A group of 70 people with type 2 diabetes, aged 40 to 84 and living in Boston, took part. The researchers measured PM levels, focusing upon PM2.5 (particles with a diameter of 2.5 microns or less and known to be more hazardous to health than larger particles). They also measured carbon particles and ozone which, again, are health risks. Meteorological data, including temperature, was also recorded. The participants' blood pressure readings were also taken on a number of occasions.
Blood pressure was found to increase with increasing levels of PM2.5 and black carbon. However, increases in ozone concentration were linked to a decreasein blood pressure. Temperature increases were also associated with a decrease in blood pressure.

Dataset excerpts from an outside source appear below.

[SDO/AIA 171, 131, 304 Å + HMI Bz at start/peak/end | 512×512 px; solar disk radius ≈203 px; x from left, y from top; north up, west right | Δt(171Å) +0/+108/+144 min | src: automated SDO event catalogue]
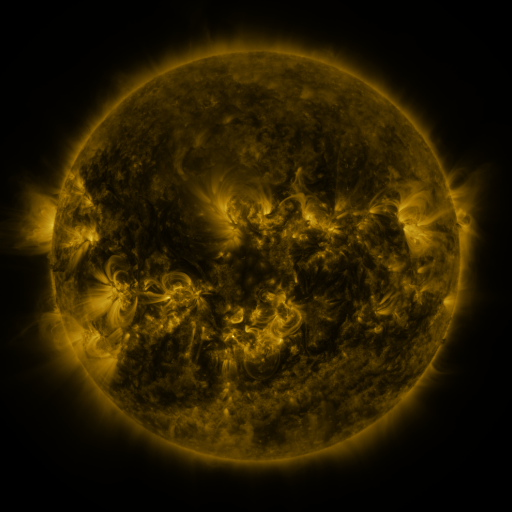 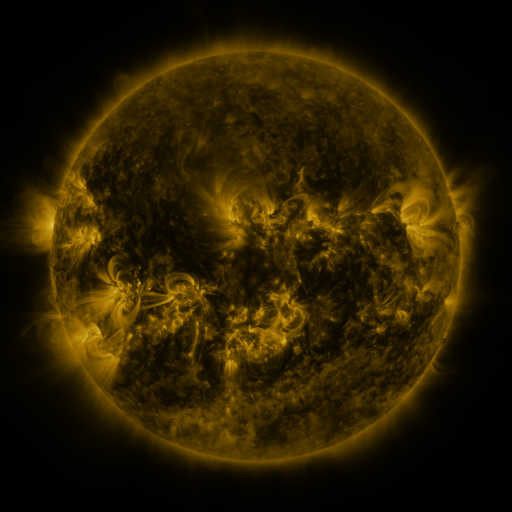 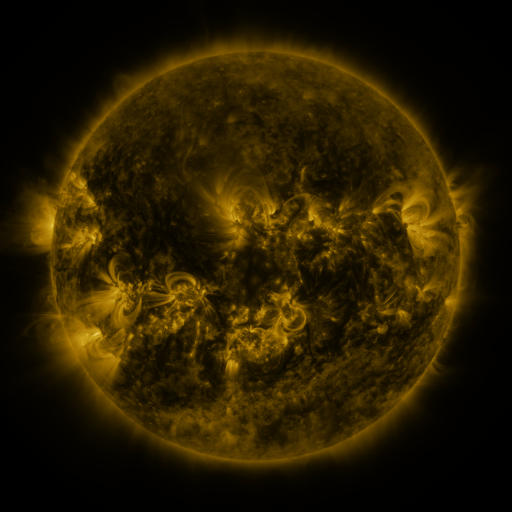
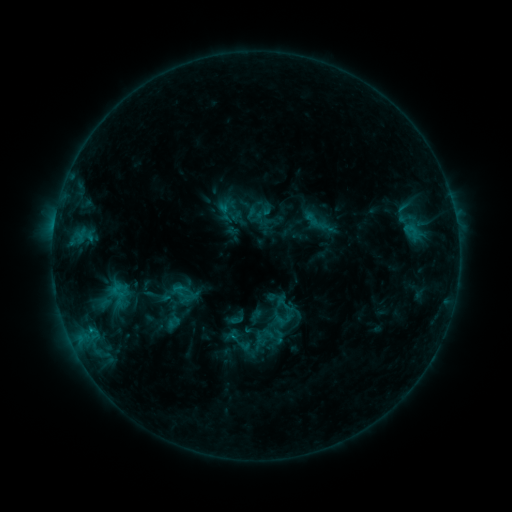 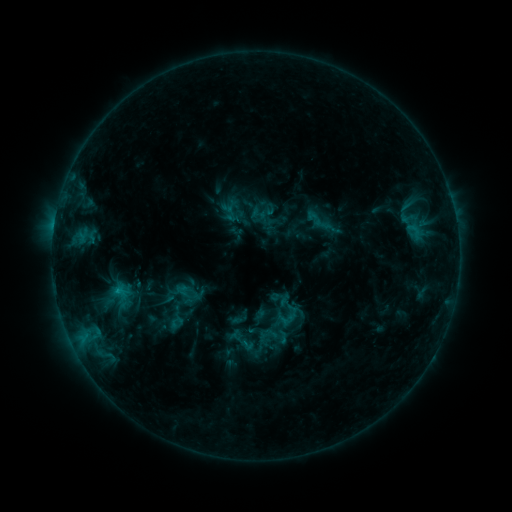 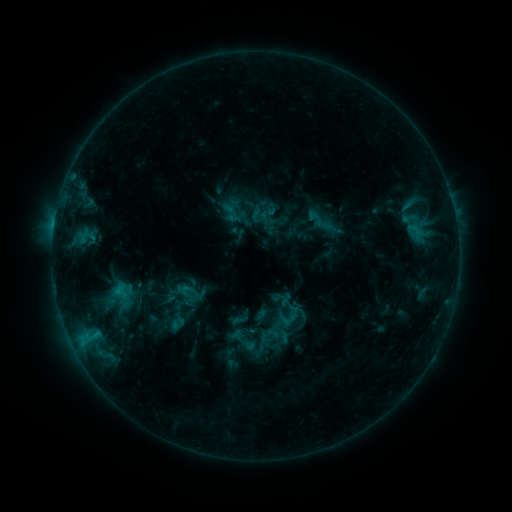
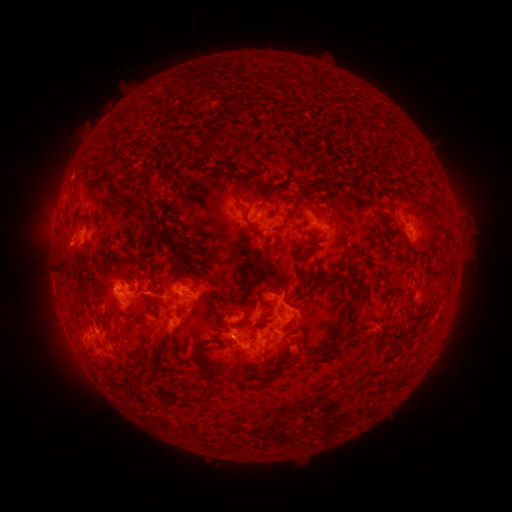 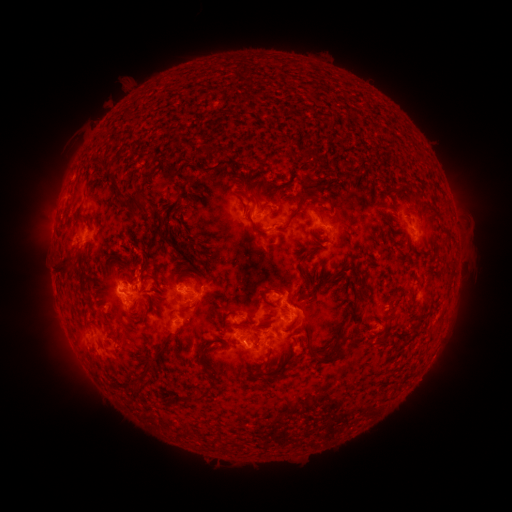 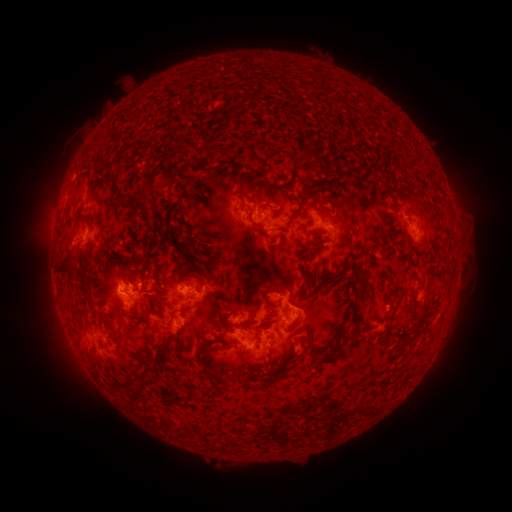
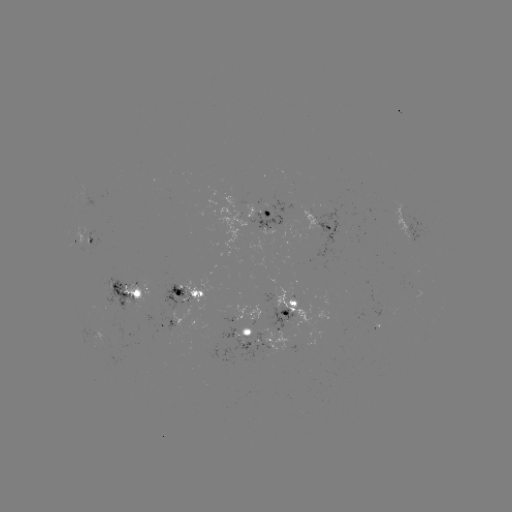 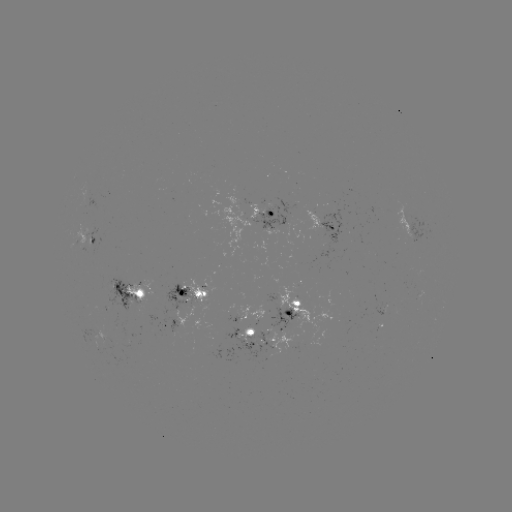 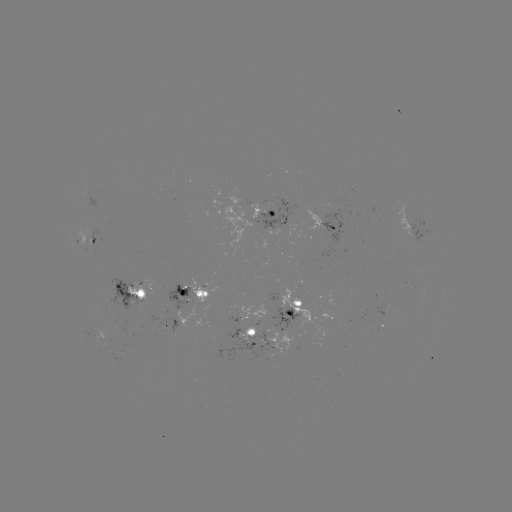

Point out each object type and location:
emerging-flux region: (404, 218)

The researchers conclude that people with diabetes are particularly sensitive to environmental stressors like air pollution and heat. The impact on their blood pressure could explain why previous research has found that short-term increases in air pollution are linked to more instances of heart attack and stroke among those with diabetes.

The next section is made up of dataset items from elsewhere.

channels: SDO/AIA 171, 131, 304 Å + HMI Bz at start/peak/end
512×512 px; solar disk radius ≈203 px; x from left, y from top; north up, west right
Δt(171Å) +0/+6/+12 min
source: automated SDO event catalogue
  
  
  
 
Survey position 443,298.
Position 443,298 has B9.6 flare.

You may think that the two effects on blood pressure cancel one another out – increased with PM exposure, decreased with ozone exposure. It is certainly true that lowered blood pressure is usually a health goal for people with diabetes. However, the lowering with exposure to pollution occurs rapidly, which is not good for the heart or circulation. What pollution does is to exacerbate the already disordered control of blood pressure in people with diabetes – and that is dangerous.
So what should someone with diabetes do? Exercise – particularly regular walking – is one of the mainstays of managing type 2 diabetes and is very important in its prevention. At home you can effectively protect yourself through the use of a high performance air purifier. The key here will be to achieve enough complete air exchanges per hour at a consistently high filtration efficiency. You should also find out more about your city's pollution levels and do your walking in areas that are less polluted, or even head for the countryside. And, of course, more should be done to control levels of pollution in our cities. This study took place in Boston where pollution levels were not even particularly high. Just imagine what might be happening to people with diabetes in cities like Beijing, or London.